Java Bulk API & creating index

pzelnip · February 24, 2011, 10:00pm

Are there any examples anywhere displaying the use of the bulk Java API? There's examples via the REST API on the website, but nothing in regards to the Java-side. Basically what I want to do is index a bunch of documents at once, and create the index if it does not already exist.

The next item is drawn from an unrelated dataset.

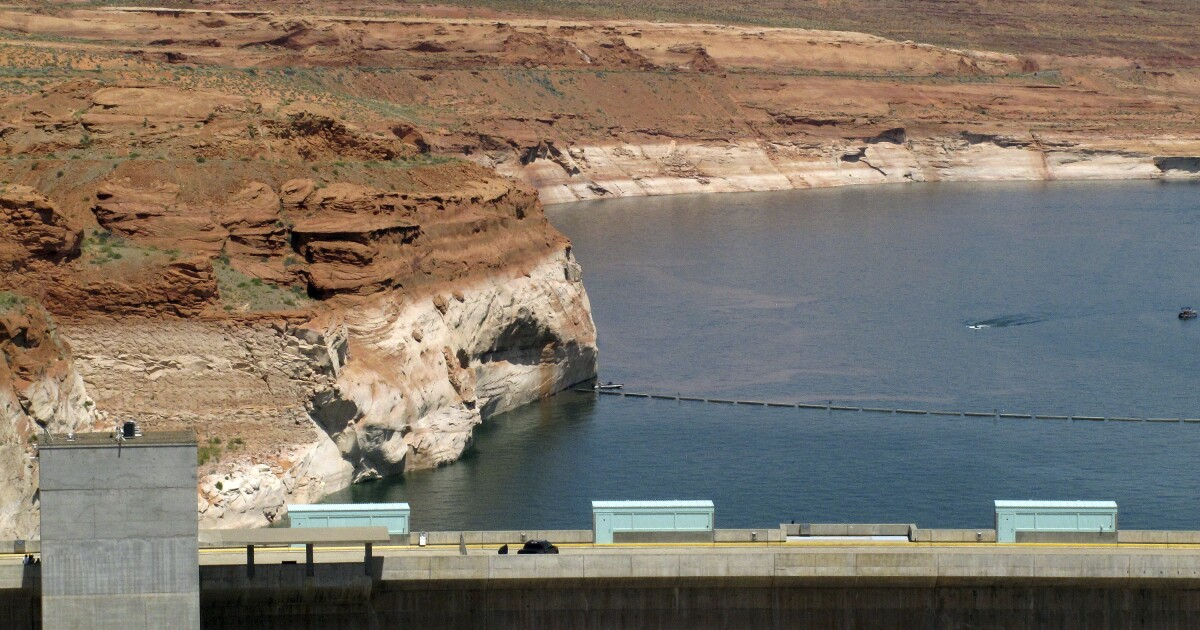 Page teen drowns on high school trip to Lake Powell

Currently I have (DataItem is the class which holds a document to index, items is a List, and buildJSON() is a method for building the JSON for a DataItem):

BulkRequestBuilder brb = client.prepareBulk();
for (DataItem di : items)
brb.add(
client.prepareIndex(indexName, typeName, di.get_id())
.setSource(buildJSON(di.getDataItems()))
);
brb.execute().actionGet();

Which seems to work, if the index already exists. However, this code is essentially me guessing at how the Java bulk API is supposed to be used, as there is no documentation in regards to the Java bulk API on the website. So I have 2 questions:

(newbie-ish question) Is the above code correct/am I doing it wrong?
How do I (using the Java API) create the index before handing it off to the bulk API?
(less newbie-ish) how many documents can/should I throw off to the bulk API at once? As it stands I'm doing them all at once (I'm only prototyping at this point, so collections are small), but how well will it scale? Is thousands ok? Tens of thousands? Hundreds of thousands? Millions?

Thanks.

kimchy · February 26, 2011, 8:40pm

On Friday, February 25, 2011 at 12:00 AM, pzelnip wrote:

Are there any examples anywhere displaying the use of the bulk Java API?
There's examples via the REST API on the website, but nothing in regards to
the Java-side. Basically what I want to do is index a bunch of documents at
once, and create the index if it does not already exist.

Currently I have (DataItem is the class which holds a document to index,
items is a List, and buildJSON() is a method for building the JSON
for a DataItem):

BulkRequestBuilder brb = client.prepareBulk();
for (DataItem di : items)
brb.add(
client.prepareIndex(indexName, typeName, di.get_id())
.setSource(buildJSON(di.getDataItems()))
);
brb.execute().actionGet();

Which seems to work, if the index already exists. However, this code is
essentially me guessing at how the Java bulk API is supposed to be used, as
there is no documentation in regards to the Java bulk API on the website.
So I have 2 questions:

(newbie-ish question) Is the above code correct/am I doing it wrong?
Yep, looks good. You can also do brb.add(Requests.indexRequest(...)).

How do I (using the Java API) create the index before handing it off to
the bulk API?
There is a create index API. client.admin().indices().prepareCreate("index_name")...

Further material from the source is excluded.